* **Written task 1**: In the Big 3 upgrade thread, how many watts is the sound system John Reid has in his JSW?

# MK5 Jetta Big 3 Upgrade



## Blkzilla (Jul 24, 2008)

This post was taken from AsymmetricalDichotomy's Audio Build. here



John Reid said:


> *If you guys replace the alt cable* (the stock cable on my '09 MKV JSW was 4 gauge, surprisingly), you'll need to get specific lugs for it to bolt on, at least on the alt side of the wiring.
> 
> You'll need 90 degree bend lugs; I got mine here.
> 
> ...


John
Is your JSW and 2.5L or 2.0T? Do you have a diagram of the engine electronic system? 

My Jetta is a 2.5L.

I read in this thread on sounddomain that replacing the existing cabling is just extra work. I supposed that aesthetically it would look better but its not necessary b/c current takes the path of least resistance. Replacing any of the existing cabling is not necessary.

Is this the boot your talking about needing to remove in order to replace the battery to alternator cable?









There are two cables from the battery's positive. One leads to the fuse box next to the battery and the other connects at the point circled in the pic below. I think this is the connection that connects the alternator and battery positive but I'm not 100% that this is the actual positive terminal of the alternator. I just want to be sure about what Im doing before I get this part of my project started.










If anyone has done a big 3 upgrade on an MK5 w/ 2.5L please chime in. Thanks!


----------



## thygreyt (Jun 7, 2009)

i might have... lol..

http://forums.vwvortex.com/showthread.php?5420607-THY-GREYT-s-audio-build-thread

but tell me, what are the big 3?


----------



## Blkzilla (Jul 24, 2008)

The big 3 improves the current capacity of three cables that are part of electrical system of the car. This upgrade effectively lowers the overall resistance and provides benefits like:

1) Reduced dimming and smaller voltage drops
2) More stable voltage and better current flow
3) Less strain on your vehicle's charging system

The Big 3 are

1) Battery negative to chassis
2) Alternator to battery positive
3) Chassis to engine


----------



## AsymmetricalDichotomy (Aug 13, 2010)

Sub'd! :beer:


----------



## John Reid (Jun 30, 2010)

****ing post died on me. Have to rewrite.

Yup, I have a 2.5L. And yup, that's the infamous boot.

The circle you show is the 4 gauge cable that I replaced with aftermarket, and that cable also needs a 90 degree lug for it to work (you can see the stock lug the image you posted). 

I also replaced the second cable with aftermarket 8 gauge. IIRC, both cables ultimately run to the engine bay fuse box.

For the battery ground, I used the stock location, but ground off the paint before I bolted the new cable on.

My MKV JSW has a 140 amp alt, so technically I could probably have gotten away with leaving all the wire stock, _but_:

1) I'm used to upgrading the Big 3, from when I used to compete (you lose points if you don't do it)
2) I have a 1950 watt system in the JSW, so given that the stock wiring is designed to work with a stock load and not much else, I felt it would be worth it.
3) I'm a bit anal retentive when it comes to my car audio installs.

All car audio will be hotly debated, since it's such a subjective thing, and SoundDomain _can_ be a hotbed of misinformation, so always take what you read there with a grain of salt. 

Personally, I'd say that if you have, I dunno, a 500 watt stereo system, upgrading the Big 3 would be worth the effort. It *won't* be a night & day difference, but it won't hurt, either.

* **Records supplied**:
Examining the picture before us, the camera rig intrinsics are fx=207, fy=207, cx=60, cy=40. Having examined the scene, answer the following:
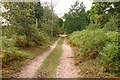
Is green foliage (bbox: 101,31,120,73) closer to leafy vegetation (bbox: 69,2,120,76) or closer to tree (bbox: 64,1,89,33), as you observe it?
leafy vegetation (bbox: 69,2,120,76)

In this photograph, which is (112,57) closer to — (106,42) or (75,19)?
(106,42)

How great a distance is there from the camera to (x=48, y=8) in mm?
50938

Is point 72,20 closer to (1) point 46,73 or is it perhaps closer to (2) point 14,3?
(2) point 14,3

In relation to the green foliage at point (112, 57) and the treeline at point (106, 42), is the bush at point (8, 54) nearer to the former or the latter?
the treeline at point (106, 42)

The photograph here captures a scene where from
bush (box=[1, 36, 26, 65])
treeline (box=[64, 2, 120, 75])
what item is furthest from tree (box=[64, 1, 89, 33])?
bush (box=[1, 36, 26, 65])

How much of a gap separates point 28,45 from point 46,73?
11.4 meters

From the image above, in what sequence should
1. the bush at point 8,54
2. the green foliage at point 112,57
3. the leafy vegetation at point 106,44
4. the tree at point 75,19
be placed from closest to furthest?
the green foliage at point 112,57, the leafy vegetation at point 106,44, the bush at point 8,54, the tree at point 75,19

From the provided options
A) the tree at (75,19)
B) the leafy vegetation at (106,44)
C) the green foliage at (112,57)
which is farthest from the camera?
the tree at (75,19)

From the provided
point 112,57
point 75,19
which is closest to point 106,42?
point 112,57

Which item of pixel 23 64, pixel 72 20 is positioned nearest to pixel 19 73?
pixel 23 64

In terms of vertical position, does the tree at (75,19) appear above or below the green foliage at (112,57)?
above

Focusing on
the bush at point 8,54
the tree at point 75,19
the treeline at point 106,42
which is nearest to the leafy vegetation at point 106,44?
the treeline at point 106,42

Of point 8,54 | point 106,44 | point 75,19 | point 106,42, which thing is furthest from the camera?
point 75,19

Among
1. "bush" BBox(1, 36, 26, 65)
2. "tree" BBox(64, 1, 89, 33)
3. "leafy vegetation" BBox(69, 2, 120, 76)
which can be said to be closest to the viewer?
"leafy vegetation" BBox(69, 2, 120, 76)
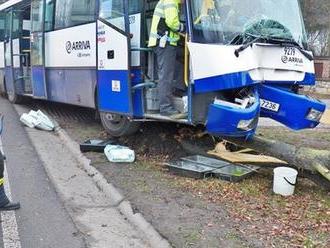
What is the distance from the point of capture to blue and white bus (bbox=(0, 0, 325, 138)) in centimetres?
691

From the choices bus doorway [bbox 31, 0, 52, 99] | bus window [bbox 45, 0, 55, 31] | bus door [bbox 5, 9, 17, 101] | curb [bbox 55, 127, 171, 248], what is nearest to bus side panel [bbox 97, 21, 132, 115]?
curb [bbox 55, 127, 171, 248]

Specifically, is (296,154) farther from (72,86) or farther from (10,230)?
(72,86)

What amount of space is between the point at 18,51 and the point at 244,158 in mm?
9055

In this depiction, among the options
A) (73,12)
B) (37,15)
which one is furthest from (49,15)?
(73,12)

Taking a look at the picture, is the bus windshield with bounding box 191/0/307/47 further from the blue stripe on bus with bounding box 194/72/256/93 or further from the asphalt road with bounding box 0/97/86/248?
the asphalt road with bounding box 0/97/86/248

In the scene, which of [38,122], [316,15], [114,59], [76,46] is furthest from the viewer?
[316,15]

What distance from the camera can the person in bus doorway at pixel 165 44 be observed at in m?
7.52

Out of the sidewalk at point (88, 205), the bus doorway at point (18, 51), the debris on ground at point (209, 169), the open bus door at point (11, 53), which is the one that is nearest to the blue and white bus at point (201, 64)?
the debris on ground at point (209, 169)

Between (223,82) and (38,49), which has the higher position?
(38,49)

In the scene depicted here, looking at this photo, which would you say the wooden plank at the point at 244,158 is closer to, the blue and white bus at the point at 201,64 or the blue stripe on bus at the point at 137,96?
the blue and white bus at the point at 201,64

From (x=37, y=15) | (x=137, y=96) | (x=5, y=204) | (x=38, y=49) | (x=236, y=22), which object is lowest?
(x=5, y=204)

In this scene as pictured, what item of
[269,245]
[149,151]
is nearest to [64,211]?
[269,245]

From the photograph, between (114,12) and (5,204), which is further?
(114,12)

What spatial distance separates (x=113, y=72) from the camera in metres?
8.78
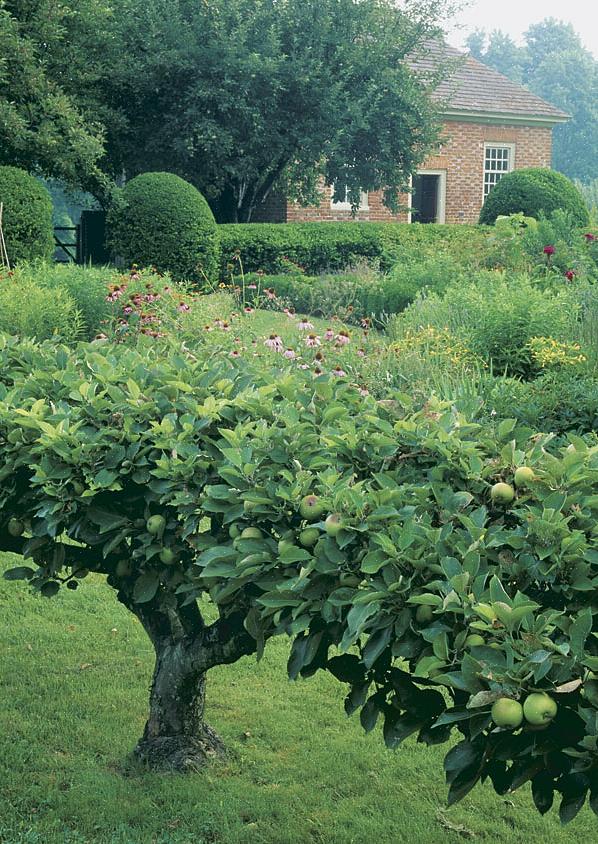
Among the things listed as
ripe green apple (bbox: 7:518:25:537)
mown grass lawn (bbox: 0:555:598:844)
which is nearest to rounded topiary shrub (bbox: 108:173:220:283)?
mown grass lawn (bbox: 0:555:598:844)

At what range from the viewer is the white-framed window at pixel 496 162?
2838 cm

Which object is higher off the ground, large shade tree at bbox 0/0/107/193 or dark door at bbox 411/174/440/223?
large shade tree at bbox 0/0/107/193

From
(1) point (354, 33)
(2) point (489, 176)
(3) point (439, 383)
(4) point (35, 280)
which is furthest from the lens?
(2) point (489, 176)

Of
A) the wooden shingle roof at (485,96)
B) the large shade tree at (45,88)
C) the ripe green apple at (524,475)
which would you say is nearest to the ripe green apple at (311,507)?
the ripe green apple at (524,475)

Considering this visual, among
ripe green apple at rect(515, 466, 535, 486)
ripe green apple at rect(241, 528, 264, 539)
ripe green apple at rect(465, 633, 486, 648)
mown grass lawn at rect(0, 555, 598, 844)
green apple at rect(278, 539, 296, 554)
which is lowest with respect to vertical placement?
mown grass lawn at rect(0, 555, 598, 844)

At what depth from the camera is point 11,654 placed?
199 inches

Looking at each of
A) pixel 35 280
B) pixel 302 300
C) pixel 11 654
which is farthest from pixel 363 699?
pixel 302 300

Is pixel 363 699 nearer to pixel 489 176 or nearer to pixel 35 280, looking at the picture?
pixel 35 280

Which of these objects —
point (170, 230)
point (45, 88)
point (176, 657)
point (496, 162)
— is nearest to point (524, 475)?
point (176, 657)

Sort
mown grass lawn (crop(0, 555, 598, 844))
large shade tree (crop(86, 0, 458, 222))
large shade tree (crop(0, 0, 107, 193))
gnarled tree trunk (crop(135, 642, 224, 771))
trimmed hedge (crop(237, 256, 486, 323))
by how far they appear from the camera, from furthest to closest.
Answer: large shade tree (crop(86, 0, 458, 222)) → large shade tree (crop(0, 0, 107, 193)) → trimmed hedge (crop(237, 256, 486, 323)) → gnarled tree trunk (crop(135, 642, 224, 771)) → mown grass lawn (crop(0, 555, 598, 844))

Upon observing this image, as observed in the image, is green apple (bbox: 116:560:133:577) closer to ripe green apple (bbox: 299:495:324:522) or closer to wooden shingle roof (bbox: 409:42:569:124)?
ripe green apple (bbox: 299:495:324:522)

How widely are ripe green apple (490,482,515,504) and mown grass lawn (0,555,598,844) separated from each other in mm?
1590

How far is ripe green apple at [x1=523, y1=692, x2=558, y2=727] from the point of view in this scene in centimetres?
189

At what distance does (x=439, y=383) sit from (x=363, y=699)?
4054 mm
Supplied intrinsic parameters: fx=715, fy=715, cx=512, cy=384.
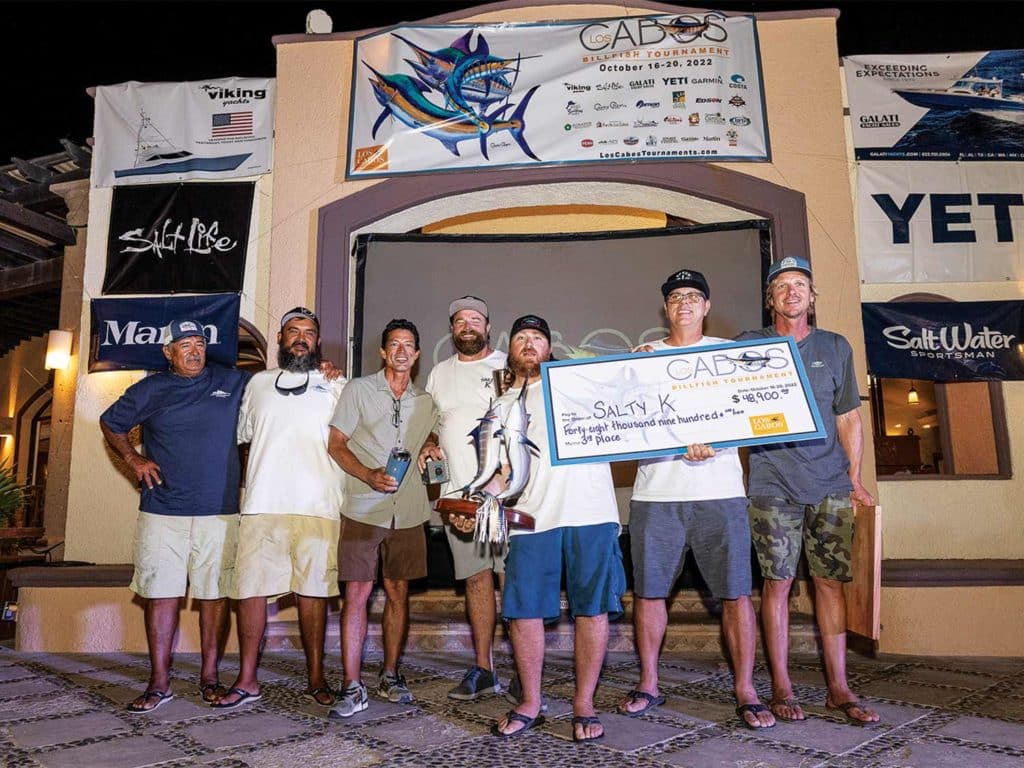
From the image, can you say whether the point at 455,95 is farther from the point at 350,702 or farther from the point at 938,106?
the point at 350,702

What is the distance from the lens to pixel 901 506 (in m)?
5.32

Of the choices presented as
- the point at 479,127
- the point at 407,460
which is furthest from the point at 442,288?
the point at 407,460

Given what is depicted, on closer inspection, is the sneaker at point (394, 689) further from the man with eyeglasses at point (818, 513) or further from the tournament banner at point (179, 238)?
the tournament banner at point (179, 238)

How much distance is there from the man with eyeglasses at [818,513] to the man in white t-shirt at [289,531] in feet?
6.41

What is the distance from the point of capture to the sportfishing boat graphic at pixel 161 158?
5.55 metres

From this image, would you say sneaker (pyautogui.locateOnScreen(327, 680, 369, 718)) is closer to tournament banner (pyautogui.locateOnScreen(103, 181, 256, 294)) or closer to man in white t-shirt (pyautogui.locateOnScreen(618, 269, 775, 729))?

* **Written task 2**: Count the lines in the rows above that contain the word "farther". Reply with the number only.

* **Written answer 1**: 1950 watts.

* **Written answer 2**: 2